The head of Oakland International Airport was nominated Wednesday to become the next executive director of Los Angeles World Airports, the operator of Los Angeles International Airport.
Mayor Eric Garcetti has selected Deborah Ale Flint as the replacement for Gina Marie Lindsey, who will step down on June 18 after more than eight years overseeing the city’s airport department and the ongoing modernization of LAX, now the second-busiest airport in the nation.
Her appointment must be approved by the Los Angeles Board of Airport Commissioners, which is scheduled to vote Thursday on her nomination, and the City Council.
Ale Flint, 47, has been responsible for the operation, management and business development of Oakland International, a midsize airport that handled 10.3 million passengers last year. She oversaw capital projects, improvements in customer service and a new Bay Area Rapid Transit connection to the airport.
Ale Flint — the first African American airport director in the Bay Area — has worked for Oakland International for 13 years, the last five as director of aviation. She holds a bachelor of science degree in business from San Jose State University.
“I am honored by the op- portunity to join Mayor Garcetti’s administration,” Ale Flint said. “I am looking forward to working with him, the commissioners, the entire LAWA team and our neighbors to shape the future of air transportation for Los Angeles and the greater region.”
She declined to discuss her nomination Wednesday because she had not yet been appointed.
If approved, Ale Flint will join a much larger and more complicated operation that has three airports: LAX, LA/ Ontario International and Van Nuys, a general aviation facility.
LAX, which handles nearly 71 million passengers a year, is in the middle an $8.5-billion modernization, the centerpiece of which as been the redesigned Tom Bradley International Terminal. The latest round of proposed projects includes a new midfield concourse, a centralized car rental facility, a people mover and a light-rail connection to the Crenshaw Line, now under construction.

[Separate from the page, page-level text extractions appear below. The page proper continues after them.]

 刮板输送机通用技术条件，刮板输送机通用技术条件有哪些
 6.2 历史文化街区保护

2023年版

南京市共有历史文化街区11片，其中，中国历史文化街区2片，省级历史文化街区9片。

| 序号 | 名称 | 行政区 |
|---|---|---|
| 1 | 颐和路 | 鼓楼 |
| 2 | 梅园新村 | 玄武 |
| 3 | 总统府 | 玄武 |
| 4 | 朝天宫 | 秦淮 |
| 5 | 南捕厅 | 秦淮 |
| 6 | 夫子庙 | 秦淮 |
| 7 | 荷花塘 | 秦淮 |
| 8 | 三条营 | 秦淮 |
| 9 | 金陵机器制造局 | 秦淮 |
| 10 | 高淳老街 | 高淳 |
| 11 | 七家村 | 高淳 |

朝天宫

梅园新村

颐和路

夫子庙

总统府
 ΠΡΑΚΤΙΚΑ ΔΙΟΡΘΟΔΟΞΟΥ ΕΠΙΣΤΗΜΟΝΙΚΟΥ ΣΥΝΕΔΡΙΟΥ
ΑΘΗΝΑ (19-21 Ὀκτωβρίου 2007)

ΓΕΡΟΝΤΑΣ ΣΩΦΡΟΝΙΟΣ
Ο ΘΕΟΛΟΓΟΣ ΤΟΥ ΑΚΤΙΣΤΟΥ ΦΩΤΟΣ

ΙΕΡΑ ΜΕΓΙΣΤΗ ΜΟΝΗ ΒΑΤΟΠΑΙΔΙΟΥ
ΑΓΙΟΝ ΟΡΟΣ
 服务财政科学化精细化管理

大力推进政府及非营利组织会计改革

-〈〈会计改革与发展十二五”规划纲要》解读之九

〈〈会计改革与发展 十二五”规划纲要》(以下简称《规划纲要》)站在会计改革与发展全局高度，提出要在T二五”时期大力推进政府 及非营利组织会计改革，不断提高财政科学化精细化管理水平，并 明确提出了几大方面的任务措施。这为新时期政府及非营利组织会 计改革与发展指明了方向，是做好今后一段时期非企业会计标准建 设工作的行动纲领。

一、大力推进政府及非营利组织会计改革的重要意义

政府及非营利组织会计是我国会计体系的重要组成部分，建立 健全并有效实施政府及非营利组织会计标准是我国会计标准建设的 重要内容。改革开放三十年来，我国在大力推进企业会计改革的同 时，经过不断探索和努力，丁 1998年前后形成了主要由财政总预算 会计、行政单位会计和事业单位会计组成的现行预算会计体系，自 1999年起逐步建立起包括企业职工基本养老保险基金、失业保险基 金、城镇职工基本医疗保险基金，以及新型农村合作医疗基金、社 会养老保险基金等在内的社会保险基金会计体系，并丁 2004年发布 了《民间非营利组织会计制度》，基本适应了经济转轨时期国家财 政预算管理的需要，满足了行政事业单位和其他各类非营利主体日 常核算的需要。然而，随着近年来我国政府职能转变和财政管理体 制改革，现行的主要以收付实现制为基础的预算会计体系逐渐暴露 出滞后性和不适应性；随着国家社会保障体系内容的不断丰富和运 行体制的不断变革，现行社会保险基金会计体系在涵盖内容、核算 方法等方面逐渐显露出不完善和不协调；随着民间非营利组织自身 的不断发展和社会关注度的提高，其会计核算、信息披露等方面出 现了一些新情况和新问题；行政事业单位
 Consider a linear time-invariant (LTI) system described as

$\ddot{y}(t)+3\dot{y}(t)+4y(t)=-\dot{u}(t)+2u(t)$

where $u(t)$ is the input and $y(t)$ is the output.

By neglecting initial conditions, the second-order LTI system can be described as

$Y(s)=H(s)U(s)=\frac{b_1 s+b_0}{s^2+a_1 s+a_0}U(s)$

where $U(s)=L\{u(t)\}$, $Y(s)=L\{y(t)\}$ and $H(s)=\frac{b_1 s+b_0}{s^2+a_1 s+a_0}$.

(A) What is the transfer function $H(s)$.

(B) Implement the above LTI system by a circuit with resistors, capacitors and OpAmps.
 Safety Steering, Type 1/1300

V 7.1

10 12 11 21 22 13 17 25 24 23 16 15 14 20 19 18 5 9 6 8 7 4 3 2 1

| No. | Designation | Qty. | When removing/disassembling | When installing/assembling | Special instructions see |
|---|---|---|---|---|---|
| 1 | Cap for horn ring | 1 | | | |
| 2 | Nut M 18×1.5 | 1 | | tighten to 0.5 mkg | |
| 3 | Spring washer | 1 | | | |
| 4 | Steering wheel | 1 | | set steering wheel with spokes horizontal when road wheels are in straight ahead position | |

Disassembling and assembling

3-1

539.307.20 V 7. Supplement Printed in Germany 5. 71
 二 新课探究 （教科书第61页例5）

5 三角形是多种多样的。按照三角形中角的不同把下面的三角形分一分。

At LA/Ontario International, Ale Flint will have to cope with a facility that has lost more than 40% of its passengers since 2007 despite a recent uptick in travelers. The city of Ontario is now trying to wrest control of the facility from Los Angeles, which acquired the airport from that city in 1985. A lawsuit is pending in Riverside County Superior Court. Van Nuys Airport has its own set of issues related to declining f light operations, tenant relations and a transition to more services catering to jet aircraft.
In addition to her role at Oakland International, Ale Flint is involved with the Airports Council International, the California Airports Council, the U.S. Department of Transportation’s Aviation Consumer Protection Committee and the Transportation Research Board’s program to study airports.
“Deborah Ale Flint is the right aviation executive to lead the changes we are making,” Garcetti said, “including overhauling nearly every terminal, bringing rail to LAX, growing passenger activity at LA/Ontario airport and adding new customs service at Van Nuys Airport.”